In a keynote at Data Summit 2019 titled “Digital Transformation Is Business Transformation: How to Incorporate AI Technology Into a 130-Year-Old Company” Helena Deus, technology research director, Elsevier, showcased how the company combines content and data with analytics and technology to help researchers to make new discoveries and have more impact on society, and clinicians to treat patients better and save more lives.
Deus was presenting the work by Dr. Michelle Gregory, SVP Data Science, Elsevier.
Elsevier is part of a larger group called RELX Group, and has three sisters: Reed Exhibitions (Comicon); LexisNexis, legal data analysis, and RBI. As a whole, its revenue was $7.9 billion in 2018.
Elsevier, 130-year-old, global company, has published mainly books and journals for many years, but when the world became digital it recognized that it had to make that transition as well. The move to ebooks and digital papers created the need for search platforms to help people discover content, said Deus. There are more papers than anyone can read and what customers need is decision-making tools that help them understand the needs and questions and gives them the right answers—answers that they can trust with evidence that they can actually trust it.
As it moved into “doing,” answering customer’ questions instead of making them read the papers, Deus emphasized that the company found that machine learning surpassed any other approach they used to solve the “do” problem.
Use Case for AI for Scalability and Cost Savings
For a traditional B2B company, the transition to data and analytics as a service is not always straightforward, said Deus, who showcased two use cases at Elsevier.
Optimizing for discovery ensures user engagement and drives business value: Reaxys is a product for chemists, helps them find patented or published molecules and the reactions to build them. Elsevier is using machine learning to address the task of identifying relevant documents and whether they are useful. Using machine learning to address this task, Elsevier could look anywhere in the text, not just the acknowledgements. A simple support vector machine classified snippets as useful/not useful. The company then used an ensemble or committee method to let the multiple annotators vote on the funder each of them extracted. With this technique, recall went way up, precision stayed the same, so in the end the F1 score was 83%
It is very important for funders to know the outcomes of their money and for researchers themselves to know who can fund their research. Most scientific articles—but not all—mention the funding information in the acknowledgements section but there is no one single way to acknowledge a funder. The task was to extract the funding body, the grant ID if any and the relation between them. Elsevier used a taxonomy, fundRef—to look for funder names. The process included indexing articles with Scopus, locating funding snippets, extracting funding bodies, grants ids, relations between them, and linking funding bodies to a standardized taxonomy of funders (FundRef).

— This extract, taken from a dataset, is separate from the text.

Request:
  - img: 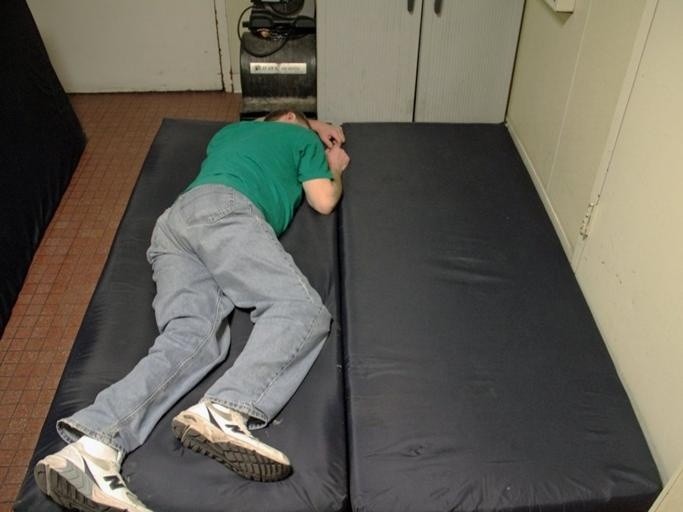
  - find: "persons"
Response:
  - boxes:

Guiding principles and lessons learned, according to Deus:
You need close collaboration with product teams
- Product KPIs are based on OKRs
- Work in the squad model
- No f-score beyond the customer perspective
You need close collaboration with technology teams
- Work hand-in-hand on algorithm development and production environment (comp requirements, etc.)

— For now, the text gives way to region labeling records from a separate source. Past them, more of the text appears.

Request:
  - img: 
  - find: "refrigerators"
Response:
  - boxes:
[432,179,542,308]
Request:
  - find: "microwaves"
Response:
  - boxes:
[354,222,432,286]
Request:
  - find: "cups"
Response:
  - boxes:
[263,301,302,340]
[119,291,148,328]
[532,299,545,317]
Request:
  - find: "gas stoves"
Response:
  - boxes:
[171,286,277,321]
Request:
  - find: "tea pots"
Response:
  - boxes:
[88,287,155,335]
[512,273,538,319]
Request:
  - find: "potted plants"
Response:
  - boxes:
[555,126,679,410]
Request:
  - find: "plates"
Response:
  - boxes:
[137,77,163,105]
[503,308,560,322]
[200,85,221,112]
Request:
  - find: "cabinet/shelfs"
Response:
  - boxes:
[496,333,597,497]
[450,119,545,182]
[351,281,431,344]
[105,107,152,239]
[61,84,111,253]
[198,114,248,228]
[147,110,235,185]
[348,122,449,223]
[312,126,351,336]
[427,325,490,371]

- Production environment and development tools constrain data science tools
- All data science services should be able to run on any platform defined by the architecture review board (flexible, retrainable, etc.)

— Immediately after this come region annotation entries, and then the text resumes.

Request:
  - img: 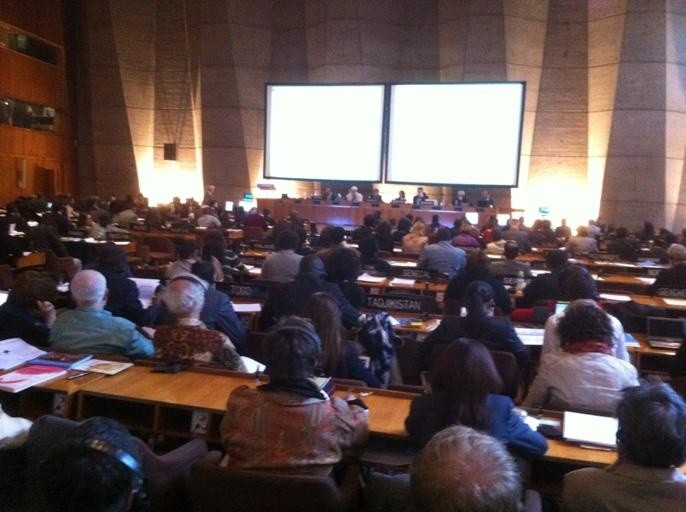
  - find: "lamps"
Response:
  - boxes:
[163,142,176,161]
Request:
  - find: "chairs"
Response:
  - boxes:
[0,219,686,511]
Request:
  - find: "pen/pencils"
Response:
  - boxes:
[344,388,354,400]
[66,372,92,380]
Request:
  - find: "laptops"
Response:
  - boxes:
[647,317,686,349]
[554,301,570,315]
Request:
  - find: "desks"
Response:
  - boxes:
[255,196,510,229]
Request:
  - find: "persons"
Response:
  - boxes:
[1,184,686,511]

Stay close to your production systems
- Use these techniques to improve customer outcomes, and let the customer needs drive what you need to do
- Stay close to production data when operationalizing—training data is a subset of actual data
Engage with the AI community
- Have horizontals in the group clustered around capabilities, let them publish/attend conferences to attract talent/learn best practices
- Use a scrum of scrums for shared learning; put junior and senior people in the same team for knowledge transfer
- Write small APIs and reuse them across teams and feature requirements
Conclusion: 5 principles of success for integrating AI into business practices
Support from the top: You need support from the top, without support you are not going to go far.
- Shared responsibilities (OKR’s)
- Tough decisions
- Resources
Change management
- Challenge mind set
- Retrain staff
- Shift skill sets
Organized for success: Organization are decentralized and centralized, but make sure the right people are talking
- Different models depending on size, maturity (not one-size-fits-all)
- Centralized
- Decentralized
Expertise: Hire if you can, but if not, train people
- Hiring/retaining right skills
- Collaboration/teamwork
- Passion / focus
Demonstrable impact: Pick the low-hanging fruit and build from there. Identify what you can solve today or this week. Start small and build your way from there.
- Pick low hanging fruit that impacts customers
- Pick projects that impact efficiency
- Demonstrate effectiveness before suggesting new enterprise systems
Many presenters, including Deus and Gregory, have made their slide decks available on the Data Summit 2019 website at www.dbta.com/DataSummit/2019/Presentations.aspx.